= Everett Farmer =

Last person to be executed in Nova Scotia, Canada

Everett Farmer (1902 in Shelburne, Nova Scotia – December 15, 1937 in Shelburne) was the last person in Nova Scotia to be executed.

==Background==

On the evening of August 1, 1937, Farmer shot and killed his half-brother Zachariah with a 12 gauge shotgun.The killing took place in the outskirts of Shelburne, Nova Scotia. Zachariah's wife was reportedly present at the time of the shooting.

Shortly after midnight on August 2nd, Farmer walked into town and turned himself in to police. Farmer said that the killing had been in self-defence, claiming that after a drunken argument, Zachariah had refused to leave Farmer's home, and had threatened to kill him. A post-mortem examination revealed that Zachariah's neck was broken by the force of the shot.

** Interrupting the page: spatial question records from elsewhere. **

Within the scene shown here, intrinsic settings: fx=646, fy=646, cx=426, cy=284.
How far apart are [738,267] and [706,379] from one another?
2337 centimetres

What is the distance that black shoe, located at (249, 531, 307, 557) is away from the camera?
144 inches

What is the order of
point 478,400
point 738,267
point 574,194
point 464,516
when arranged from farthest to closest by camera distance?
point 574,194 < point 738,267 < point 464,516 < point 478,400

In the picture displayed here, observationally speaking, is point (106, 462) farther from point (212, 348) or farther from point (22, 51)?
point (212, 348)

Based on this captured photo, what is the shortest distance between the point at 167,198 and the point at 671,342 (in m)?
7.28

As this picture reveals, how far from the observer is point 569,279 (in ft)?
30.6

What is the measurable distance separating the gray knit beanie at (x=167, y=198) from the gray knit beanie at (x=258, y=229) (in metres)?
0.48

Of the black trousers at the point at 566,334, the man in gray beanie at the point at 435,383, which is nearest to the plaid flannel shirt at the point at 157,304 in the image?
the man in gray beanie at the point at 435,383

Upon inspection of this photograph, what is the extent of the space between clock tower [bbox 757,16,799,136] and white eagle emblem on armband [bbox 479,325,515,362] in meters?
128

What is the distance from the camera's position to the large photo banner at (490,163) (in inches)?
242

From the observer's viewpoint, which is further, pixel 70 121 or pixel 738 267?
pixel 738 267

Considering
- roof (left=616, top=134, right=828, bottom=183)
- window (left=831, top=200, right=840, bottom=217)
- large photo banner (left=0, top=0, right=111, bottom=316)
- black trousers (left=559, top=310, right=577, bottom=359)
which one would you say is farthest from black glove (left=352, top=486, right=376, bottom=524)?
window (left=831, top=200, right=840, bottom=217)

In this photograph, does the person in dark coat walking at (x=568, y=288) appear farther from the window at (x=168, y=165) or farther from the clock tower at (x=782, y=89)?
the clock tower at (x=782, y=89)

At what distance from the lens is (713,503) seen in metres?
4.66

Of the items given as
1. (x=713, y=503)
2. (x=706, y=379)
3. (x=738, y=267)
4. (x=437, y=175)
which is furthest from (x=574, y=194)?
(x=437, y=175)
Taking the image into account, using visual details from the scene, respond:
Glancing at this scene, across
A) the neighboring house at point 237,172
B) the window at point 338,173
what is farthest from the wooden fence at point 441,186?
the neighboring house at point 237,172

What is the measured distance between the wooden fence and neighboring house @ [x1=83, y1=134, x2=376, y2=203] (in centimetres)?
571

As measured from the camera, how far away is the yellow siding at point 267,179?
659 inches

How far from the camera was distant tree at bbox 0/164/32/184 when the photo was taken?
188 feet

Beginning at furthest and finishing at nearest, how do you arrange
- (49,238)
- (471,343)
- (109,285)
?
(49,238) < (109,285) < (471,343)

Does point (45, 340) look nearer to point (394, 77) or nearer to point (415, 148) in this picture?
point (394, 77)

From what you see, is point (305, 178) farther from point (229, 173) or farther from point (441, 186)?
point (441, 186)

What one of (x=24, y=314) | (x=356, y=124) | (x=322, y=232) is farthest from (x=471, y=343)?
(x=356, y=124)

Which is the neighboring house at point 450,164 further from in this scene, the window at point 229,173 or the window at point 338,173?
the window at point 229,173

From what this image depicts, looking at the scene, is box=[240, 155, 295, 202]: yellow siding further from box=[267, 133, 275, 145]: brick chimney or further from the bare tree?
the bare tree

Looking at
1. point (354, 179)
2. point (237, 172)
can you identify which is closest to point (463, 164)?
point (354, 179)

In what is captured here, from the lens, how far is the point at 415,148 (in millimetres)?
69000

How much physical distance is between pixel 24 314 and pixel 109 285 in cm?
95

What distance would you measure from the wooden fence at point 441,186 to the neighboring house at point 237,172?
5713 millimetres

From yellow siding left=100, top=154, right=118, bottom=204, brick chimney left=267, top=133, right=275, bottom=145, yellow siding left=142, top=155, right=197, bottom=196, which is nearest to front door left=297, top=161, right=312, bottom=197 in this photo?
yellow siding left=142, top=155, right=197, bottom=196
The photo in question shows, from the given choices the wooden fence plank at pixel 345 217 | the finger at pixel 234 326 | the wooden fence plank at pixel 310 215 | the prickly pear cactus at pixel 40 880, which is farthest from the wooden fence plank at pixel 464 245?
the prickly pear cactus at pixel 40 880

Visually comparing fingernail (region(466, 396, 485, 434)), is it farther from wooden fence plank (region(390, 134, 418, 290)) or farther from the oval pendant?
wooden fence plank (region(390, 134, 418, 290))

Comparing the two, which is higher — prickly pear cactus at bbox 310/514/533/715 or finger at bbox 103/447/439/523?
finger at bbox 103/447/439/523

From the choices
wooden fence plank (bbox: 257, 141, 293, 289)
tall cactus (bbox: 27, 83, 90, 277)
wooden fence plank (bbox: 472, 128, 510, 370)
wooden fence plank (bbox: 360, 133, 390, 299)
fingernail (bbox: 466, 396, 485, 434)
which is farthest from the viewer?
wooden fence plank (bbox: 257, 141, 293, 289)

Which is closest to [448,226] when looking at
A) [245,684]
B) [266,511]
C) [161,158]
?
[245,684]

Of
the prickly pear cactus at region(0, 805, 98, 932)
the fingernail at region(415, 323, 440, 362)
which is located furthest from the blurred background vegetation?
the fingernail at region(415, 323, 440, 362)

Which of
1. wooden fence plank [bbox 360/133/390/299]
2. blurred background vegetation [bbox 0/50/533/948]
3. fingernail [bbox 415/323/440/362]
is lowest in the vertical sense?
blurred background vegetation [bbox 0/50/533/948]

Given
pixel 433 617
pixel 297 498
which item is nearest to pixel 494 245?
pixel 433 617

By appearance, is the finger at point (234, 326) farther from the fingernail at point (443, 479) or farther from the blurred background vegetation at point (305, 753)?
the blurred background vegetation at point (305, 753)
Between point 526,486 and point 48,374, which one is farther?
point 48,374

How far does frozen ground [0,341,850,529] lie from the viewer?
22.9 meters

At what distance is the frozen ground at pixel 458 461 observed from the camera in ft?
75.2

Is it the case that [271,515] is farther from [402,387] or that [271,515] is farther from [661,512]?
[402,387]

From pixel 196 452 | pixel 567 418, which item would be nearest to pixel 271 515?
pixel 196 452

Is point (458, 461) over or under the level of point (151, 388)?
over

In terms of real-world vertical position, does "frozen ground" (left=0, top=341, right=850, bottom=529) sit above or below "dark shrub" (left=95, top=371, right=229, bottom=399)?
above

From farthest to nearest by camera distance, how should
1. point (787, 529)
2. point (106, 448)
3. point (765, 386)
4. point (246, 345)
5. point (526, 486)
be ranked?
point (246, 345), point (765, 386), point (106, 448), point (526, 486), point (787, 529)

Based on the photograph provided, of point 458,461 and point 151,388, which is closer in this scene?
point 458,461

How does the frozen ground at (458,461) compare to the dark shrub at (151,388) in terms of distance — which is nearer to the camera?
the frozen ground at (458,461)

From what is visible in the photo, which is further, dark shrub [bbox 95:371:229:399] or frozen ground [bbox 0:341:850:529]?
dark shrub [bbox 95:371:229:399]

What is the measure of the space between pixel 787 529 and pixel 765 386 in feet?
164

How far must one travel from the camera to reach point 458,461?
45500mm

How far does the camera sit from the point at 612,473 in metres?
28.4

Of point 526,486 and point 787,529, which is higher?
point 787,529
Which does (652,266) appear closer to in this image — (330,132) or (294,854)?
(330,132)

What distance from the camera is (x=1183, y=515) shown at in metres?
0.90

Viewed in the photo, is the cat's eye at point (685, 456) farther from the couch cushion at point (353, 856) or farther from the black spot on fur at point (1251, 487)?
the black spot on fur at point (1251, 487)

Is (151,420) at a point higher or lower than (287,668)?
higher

Since Farmer was unable to afford legal representation, and the province of Nova Scotia had no legal aid system at the time, Vincent Pottier was appointed to represent Farmer free of charge.

The trial began on September 28, 1937, with Justice William F. Carroll presiding.

At the conclusion of the trial, the jury deliberated for less than two hours before finding Farmer guilty.

On December 15, 1937, Farmer was hanged from a gallows that had been constructed in the Shelburne County Courthouse where his trial had taken place.

==Aftermath==
George Elliot Clarke has described the case as "suspect", in terms of how the prosecution, conviction and execution of Farmer may have been influenced not only by Farmer's inability to afford proper legal representation, but by the fact that he was black.

In 2005, Farmer's case served as the basis for Louise Delisle's play The Days of Evan.